PROJECT SUMMARY
This project will develop the Natural Products Magnetic Resonance Database (NP-MRD), the central repository
for all NMR data generated by the natural products community. The core of the NP-MRD will be an open-access,
web-enabled, community-focused, FAIR-compliant database containing NMR spectra and structures for all
known natural products (estimated to be ~350,000 structures). It will contain (i) legacy (curator-backfilled) NMR
data of NPs derived from the literature, existing public databases, and “private” data archives, (ii) new NMR data
submitted by depositors for novel NPs, and (iii) heuristically calculated NMR chemical shifts for all NPs and,
eventually, density functional theory (DFT) calculated chemical shifts all NPs.
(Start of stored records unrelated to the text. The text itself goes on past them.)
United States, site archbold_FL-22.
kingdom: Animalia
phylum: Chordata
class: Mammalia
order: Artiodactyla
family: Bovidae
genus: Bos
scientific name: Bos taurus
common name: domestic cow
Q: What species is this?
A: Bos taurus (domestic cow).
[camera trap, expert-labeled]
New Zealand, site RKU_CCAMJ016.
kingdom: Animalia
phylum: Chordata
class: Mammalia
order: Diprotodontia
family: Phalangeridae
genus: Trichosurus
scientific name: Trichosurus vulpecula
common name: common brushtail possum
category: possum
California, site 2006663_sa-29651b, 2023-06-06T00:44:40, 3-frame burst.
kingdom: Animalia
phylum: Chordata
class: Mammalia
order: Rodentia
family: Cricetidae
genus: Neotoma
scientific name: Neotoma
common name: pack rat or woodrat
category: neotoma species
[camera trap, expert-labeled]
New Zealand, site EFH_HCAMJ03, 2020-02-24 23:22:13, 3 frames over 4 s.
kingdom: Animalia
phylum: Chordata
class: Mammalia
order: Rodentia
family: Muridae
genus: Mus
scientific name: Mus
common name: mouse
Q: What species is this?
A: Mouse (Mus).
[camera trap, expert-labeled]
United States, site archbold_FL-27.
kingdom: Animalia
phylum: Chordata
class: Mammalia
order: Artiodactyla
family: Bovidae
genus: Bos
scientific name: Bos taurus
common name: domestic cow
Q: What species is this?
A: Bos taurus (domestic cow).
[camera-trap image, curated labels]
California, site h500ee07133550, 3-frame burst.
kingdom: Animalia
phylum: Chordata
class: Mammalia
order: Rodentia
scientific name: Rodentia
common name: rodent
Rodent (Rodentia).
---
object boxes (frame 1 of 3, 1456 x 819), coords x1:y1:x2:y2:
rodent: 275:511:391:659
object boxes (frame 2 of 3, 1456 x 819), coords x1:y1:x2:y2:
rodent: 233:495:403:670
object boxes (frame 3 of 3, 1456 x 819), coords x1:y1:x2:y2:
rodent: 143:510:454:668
Data deposition will be both rapid
(<5 minutes) and simple. The NP-MRD will be closely integrated (through data exchange agreements) with
“sister” databases containing MS, biosynthetic gene cluster, and bioactivity data. It will provide rigorous validation
and data checking (QA/QC) to ensure that submitted assignment data is of the highest quality. Validation and
analytical summary reports will be provided following data deposition. The NP-MRD will also offer powerful
database search, filtering, and querying tools to facilitate spectral, structure and taxonomic searches or
selections. In addition to data storage, retrieval, and curation, the NP-MRD will host an extensive suite of software
tools for NP research. These will include tools for spectral dereplication, structure validation, and NMR-based
profiling of complex mixtures. The NP-MRD will also provide tools for spectral and structural visualization and
comparison, as well as chemical-space network visualization and chemo-taxonomic comparisons. Additionally
the NP-MRD will offer tools for NMR spectral prediction and simulation. A core principle of the NP-MRD is that
availability of high-quality, value-added reporting and interactive tools will encourage user engagement and data
deposition. Software produced and hosted by the NP-MRD will be open-source and open-access. To enhance
interoperability, portions of the NP-MRD and associated software will be “dockerized” on cloud computing
resources and, if needed, converted to web-based APIs. The NP-MRD’s deposition tools will be designed to
work with participating journals’ paper-submission software. The NP-MRD team will engage thought leaders,
journal editors, and database managers to develop consensus protocols regarding data deposition, data format
standards, and data exchange—all compliant with community-established policies and standards. Our proposed
work has already gained traction, as shown by many strong letters of support from key stakeholders. The NP-
MRD will offer online and on-site (at conferences) training on use of its software for NP dereplication and
identification. Resources covering tips, tricks, and techniques in NMR spectroscopy and NMR software will be
made available on the NP-MRD website and through web-based “office hours” to help users, depositors, and
the general NP community. NP-MRD’s long-term goal is to advance and enable natural products research by
archiving and adding real value to natural product NMR data.